Vahl Detect
The application "Vahl Detect" uses ARIA-VALUSPA to build an access controll system with face recognition and liveness detection. The work, which is presented in the video below, was done by a student group of the University of Nottingham.
The virtual journalist
The use of virtual humans is consequently becoming increasingly popular in a wide range of areas where such
a natural communication might be beneficial, including entertainment, education, mental health research and beyond. Behind this development lies a series of technological advances in a multitude of disciplines, most notably natural language processing, computer vision,
and speech synthesis.
The project "Virtual Human Journalist" employs a number of novel solutions from these disciplines with the goal to demonstrate their viability by producing a humanoid conversational agent capable of naturally eliciting and reacting to information from a human user. A set of qualitative and quantitative evaluation sessions demonstrated the technical feasibility of the system whilst uncovering a number of deficits in its capacity to engage users in a way that would be perceived as natural and emotionally engaging. "The Virtual Journalist" started on the last years the eNTERFACE'16, at the University of Twente. It uses the latest Virtual Human technology developed in the ARIA-VALUSPA EU project.

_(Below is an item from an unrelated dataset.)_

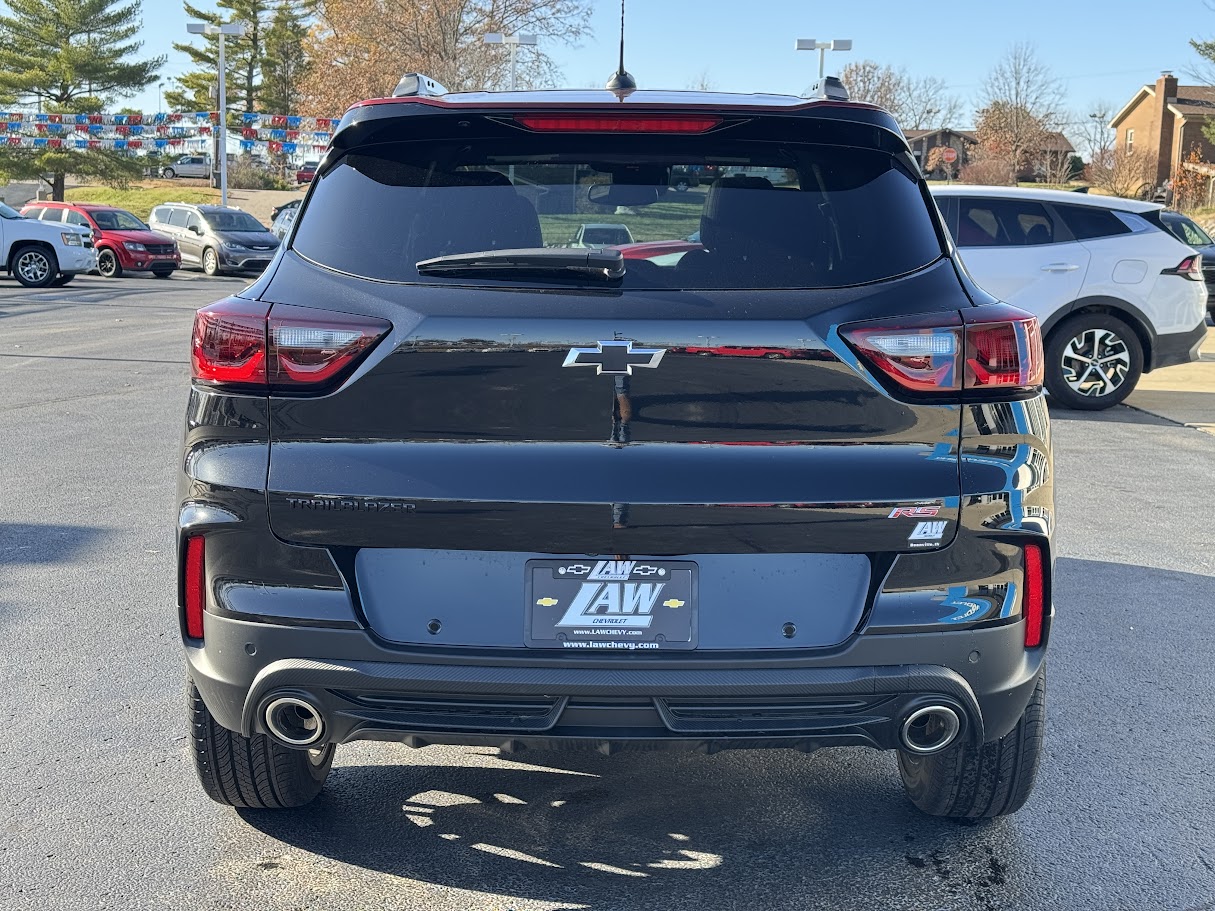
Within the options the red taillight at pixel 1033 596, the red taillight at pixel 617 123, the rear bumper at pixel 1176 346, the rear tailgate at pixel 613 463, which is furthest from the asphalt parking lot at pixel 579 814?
the rear bumper at pixel 1176 346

Adapting a Robot's linguistic style based on socially-aware reinforcement learning.
The core of the Aria platform (SSI recognition pipeline including Emax, Opensmile, Cerevoice) is used on a social robot to replicate the Aria scenario (Alice in Wonderland). In addition, the demo features reinforcement learning and natural language generation to adapt the robot's linguistic style to the user's personality preferences. For more details see: Hannes Ritschel, Tobias Baur, Elisabeth André: Adapting a Robot's linguistic style based on socially-aware reinforcement learning. RO-MAN 2017: 378-384.